Zuletzt war er einsam
Blog-Nr. 302
Zum Tode von Franz Beckenbauer
Es war am vergangenen Samstag in einem Dorf in Graubünden, eine kleine Runde bei einer Geburtstagsfeier, und irgendwann im Laufe des Abends kamen wir auf Franz Beckenbauer zu sprechen. Es gehe ihm gar nicht gut, sagte einer, der ihn schon lange kennt, mit ihm zusammen spielte, aber auch er hatte zuletzt keinen Kontakt mehr, seine Familie in Salzburg schirme ihn ganz ab. Er sei sehr einsam. Und auch verbittert.
Und ein anderer kam auf den Film zu sprechen, der die ARD an diesem Montag ausstrahlte, er heisst schlicht «Beckenbauer», beide am Tisch hatten ihn bereits gesehen, und einer sagte, ihm sei es vorgekommen wie ein Pre-Obituarium, wie eine Dokumentation, als sei er schon gestorben.
Ein schöner Film sei es, nur schade, dass es im letzten Teil nur noch um die Schattenseiten in Beckenbauers Leben gehe, um das Sommermärchen 2006, die WM in Deutschland, die mit ungeklärten Geldströmen offenbar gekauft wurde. Und das Ende bleibt doch immer in Erinnerung.
Am Montag, kurz nach 17 Uhr, drei Stunden bevor der Film im deutschen Fernsehen gezeigt wurde, kam die Nachricht: Franz Beckenbauer ist gestorben, 78 wurde er, er hatte unter einer schweren Herzkrankheit gelitten, war auf einem Auge blind.
Und der Film, der jetzt zu seinem Nachruf wurde, erzählt das ganze Leben von Franz Anton Beckenbauer, sein Weg vom Sohn eines Postsekretärs aus München-Giesing zum Kaiser, der dem Ball nicht nachrennt, sondern mit ihm tanzt, über den Rasen schwebt, majestätisch, als würde er stets im Smoking fussballspielen. Eleganter war wohl kein anderer Fussballer, alles schien leicht, er hatte meistens, als das Spiel abgepfiffen wurde, immer noch ein sauberes Trikot. Gearbeitet haben (auch für ihn) andere.

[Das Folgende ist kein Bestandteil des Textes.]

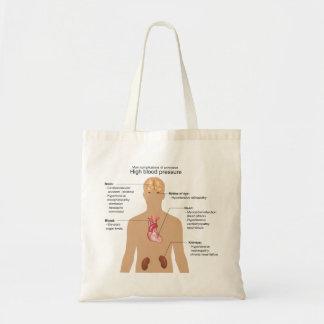 Complications principales de diagramme d'hypertens sac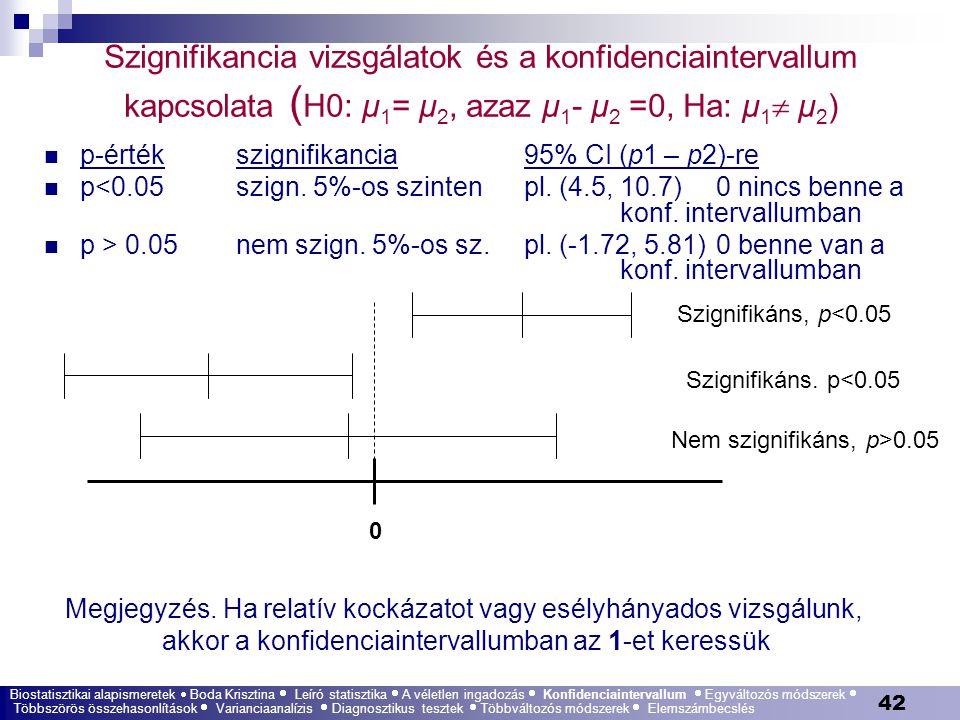 42 Szignifikancia vizsgálatok és a konfidenciaintervallum kapcsolata ( H0: μ 1 = μ 2, azaz μ 1 - μ 2 =0, Ha: μ 1  μ 2 ) p-értékszignifikancia 95% CI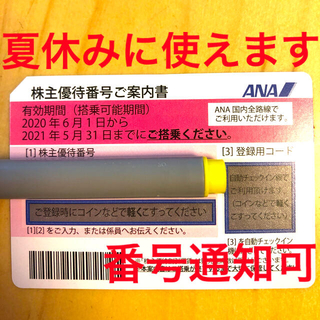 エーエヌエー(ゼンニッポンクウユ)(ANA(全日本空輸))のANA 株主優待 ●有効期限:2021/11/30(その他)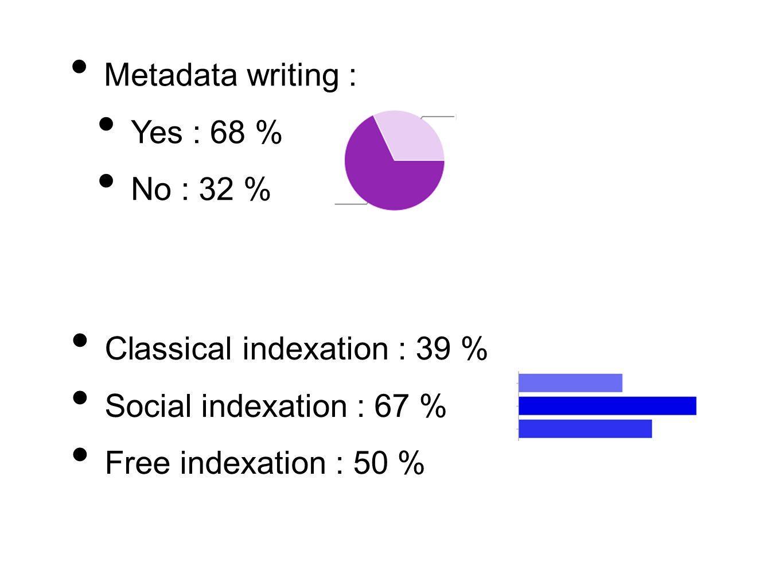 Metadata writing : Yes : 68 % No : 32 % Classical indexation : 39 % Social indexation : 67 % Free indexation : 50 %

Die Zeitungen schrieben vom Flaneur des Fussballs. Vom Liebling des Schicksals. Vom Franz im Glück. Er war das Gesamtkunstwerk der Republik. Die Lichtgestalt. Das Maskottchen unserer Kultur. Das Glückskind. Einer für alles(s). Der Franzdampf in allen Gassen. Der Magier unter der Sonne. Der Pate. Der freie Mann. Das Denkmal. Der Bundespräsidentenkanzler. Der Weltmeisterspieler. Der Weltmeistertrainer. Der Weltmeisterfunktionär – es waren dies während vieler Jahre alles Titel und Beschreibungen in deutschen Zeitungen und Magazinen.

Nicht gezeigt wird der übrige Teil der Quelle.